■ Pasaje del ejercicio
::::::

EL DIOS DEL CUENCO (THE TOWER OF THE ELEPHANT, DONALD M. GRANT, 1975)
—¿A
qué vienen tantas preguntas y especulaciones? —terció
el fornido prefecto—.
Este es el culpable, sin duda alguna. Llevémosle a los Tribunales; allí lo haré
confesar, aunque tenga que romperle los huesos.
Demetrio miró al bárbaro y le
preguntó:
—¿Has
entendido lo que ha dicho? ¿Tienes algo que añadir?
—Que
el hombre que me toque estará muy pronto saludando a sus ancestros en el
infierno— contestó
el cimmerio con los dientes apretados y los ojos centelleantes llenos de ira.
Después
de enviar los primeros relatos de Conan (El
fénix en la espada y La hija del
gigante helado) a Weird Tales en
mayo de 1932, Howard escribió El dios del
cuenco en pocos días. Las Vidas
de Plutarco le sirvieron para la ambientación (la Roma Imperial) y los nombres
de los personajes (Póstumo, Enarus, Demetrio, Dionus, etc) de la historia. Un
adolescente bárbaro se encuentra con una inesperada y desagradable sorpresa
cuando se dispone a robar en una mansión Nemedia. Por primera (y última) vez en
la saga, la trama es de intriga detectivesca. Tenemos un cadáver, guardias
armados, aristócratas y un misterioso objeto traído de la lejana Estigia.
Conan, como no podía ser de otro modo debido a su edad, se nos presenta como un
individuo salvaje, torpe e impetuoso, dispuesto a abrir en canal a cualquiera
que se atreva a ponerle la mano encima. El cimmerio poco (o nada) tiene que ver
con los individuos civilizados que lo rodean; su dinamismo lo hace destacar
entre brutos, pusilánimes y estúpidos. Howard critica a una sociedad corrupta
capaz de condenar a un inocente con tal de tener un culpable para impartir
“justicia”. El dios del cuenco es una
gran historia que tardó una eternidad en ver la luz. Al igual que sucedió con La hija del gigante helado, Fransworth
Wright la rechazó por considerarla demasiado experimental. Puede que por ello
el autor no volviera a escribir nada parecido. Debía ganar dinero para vivir;
no podía permitirse el lujo de no vender sus cuentos. Por fortuna, el tiempo le
ha hecho justicia.
LA
TORRE DEL ELEFANTE
(WEIRD TALES, MARZO DE 1933)
El cimmerio alcanzó a ver un enorme
cuerpo cerca de la muralla y se sintió aliviado al comprobar que al menos era
una figura humana; entonces el individuo giró rápidamente sobre sus talones y
lanzó un grito de asombro que denotaba pánico, hizo ademán de dar un salto
hacia adelante, con las manos extendidas, pero retrocedió al ver el brillo de
la espada de Conan. Durante unos segundos llenos de tensión ninguno dijo una
palabra, sino que esperaron atentos a lo que pudiera ocurrir.
—Tú
no eres soldado —dijo
finalmente el extraño en voz muy baja—.
Tú eres un ladrón igual que yo.
—¿Y
quién eres tú? —preguntó
el cimmerio con un susurro receloso.

::::::

■ Datos mostrados
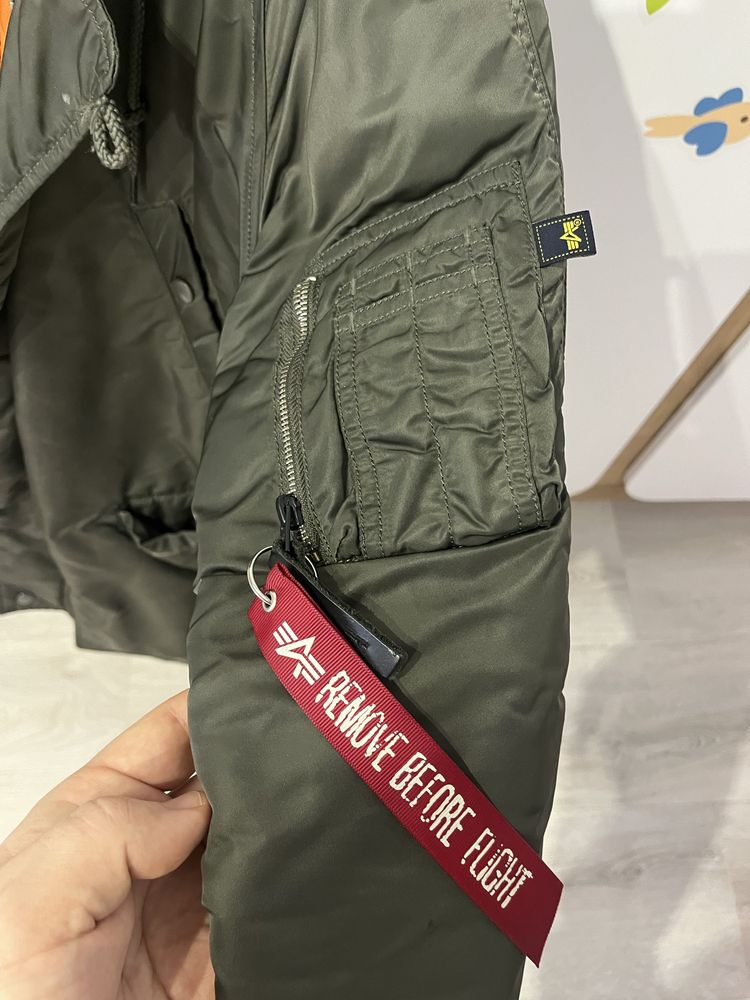 Зимова чоловіча куртка парка ALPHA INDUSTRIES N-3B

::::::

■ Conjunto de tareas
1. Según el pasaje sobre los relatos de Conan, ¿qué obra le sirvió a Howard para la ambientación y los nombres de los personajes de El dios del cuenco?
2. Retoma el pasaje sobre los relatos de Conan a partir de su última oración.
El listado es material independiente y no guarda relación con el pasaje sobre los relatos de Conan.

■ Resultados por tarea
1. Las Vidas de Plutarco.

2.
—Soy
Taurus de Nemedia.
El joven bárbaro bajó su espada y
dijo:
—He
oído hablar de ti. Todos te llaman el príncipe de los ladrones.
La Torre del Elefante merece
estar entre lo más excelso de la producción howardiana. Nos encontramos de
nuevo con un joven e inexperto cimmerio que da sus primeros pasos como ladrón.
Su falta de experiencia es compensada por el valor y la osadía que lo hace
tomar arriesgadas decisiones que otros hombres más veteranos no asumirían.
Después de una reyerta tabernaria en el Maul, movido por la curiosidad y el
deseo de obtener botín, Conan decide allanar la Torre del Elefante; una mansión
custodiada por un hechicero de sórdida reputación temido en todo el país. La
aventura posee calidad cinemática y está dividida en varios niveles:
la cantina, el jardín, la cúspide de la torre, la mazmorra del dios elefante,
los aposentos de Yara, etc.
No
puedo negar que este relato es de mis preferidos: una epopeya desbordante de
acción, virilidad y fantasía. La parte en la que Yag-kosha habla de su pasado
me parece sublime; imaginación en estado puro que te conduce a otras
dimensiones lejos de la tierra, a planos cósmicos inexplorados por el hombre. A
diferencia de los novelistas de literatura fantástica actuales, Howard siempre
fue genuino; no tenía la necesidad de imitar a nadie para crear su propia obra.
El final del cuento es lóbrego e imprevisto; uno de los puntos fuertes del
autor.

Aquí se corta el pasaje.